August 30, 2002
Tribute to Chick Hearn

You ever look back at your childhood and come up with people that shaped your life, faces that you found comfort in, and voices that you still hear today? I do all of the time (call me a sentimentalist) and there is one voice in particular that still awakens the Purple and Gold within. That’s right, the late Chick Hearn began announcing for the Los Angeles Lakers in 1964 all of the way through my first 23 years as a fan. Sadly enough, he finally hung up his microphone for good just a couple of weeks ago, passing away after a fall at home.

Chick meant a lot to me growing up. He told me the distance of Byron Scott’s jumpers – the first announcer to estimate distances in basketball ever. He punctuated the jam’s of James Worthy with his signature “Slaaaam Dunk!”- Chick was the announcer to coin that phrase as well. He let Magic know when the “mustard was off the hotdog” (a fancy play that had been fouled up), accentuated Kareem’s signature shot by deeming it the “Sky Hook”, and called out the “bunny hop in the pea patch” (traveling) on command.

========================

» Exercises
a – In the tribute to Chick Hearn, print the passage between "Chick meant a" and "(traveling) on command.", inclusive.
b – According to the tribute to Chick Hearn, in what year did he begin announcing for the Los Angeles Lakers?
The material that comes next isn't needed for anything here.

» Provided material
========================

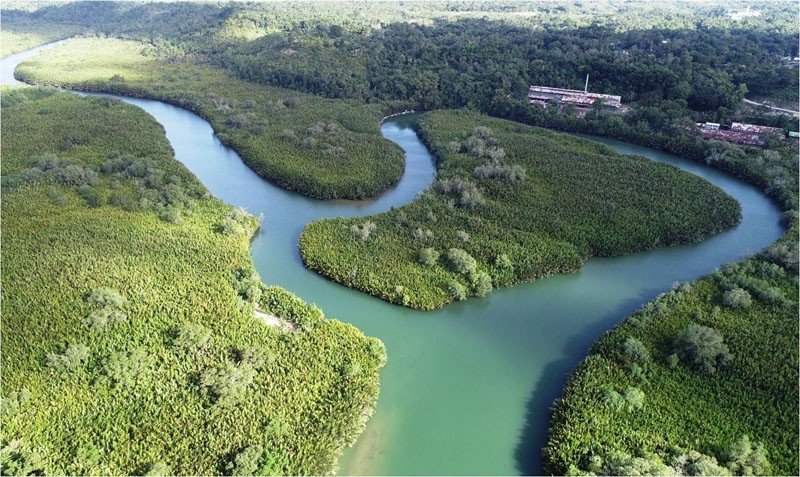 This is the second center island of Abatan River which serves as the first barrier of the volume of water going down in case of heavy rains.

========================

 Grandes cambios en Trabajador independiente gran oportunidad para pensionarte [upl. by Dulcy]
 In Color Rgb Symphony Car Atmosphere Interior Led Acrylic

========================

» Solutions to the exercise
a –
Chick meant a lot to me growing up. He told me the distance of Byron Scott’s jumpers – the first announcer to estimate distances in basketball ever. He punctuated the jam’s of James Worthy with his signature “Slaaaam Dunk!”- Chick was the announcer to coin that phrase as well. He let Magic know when the “mustard was off the hotdog” (a fancy play that had been fouled up), accentuated Kareem’s signature shot by deeming it the “Sky Hook”, and called out the “bunny hop in the pea patch” (traveling) on command.

b – 1964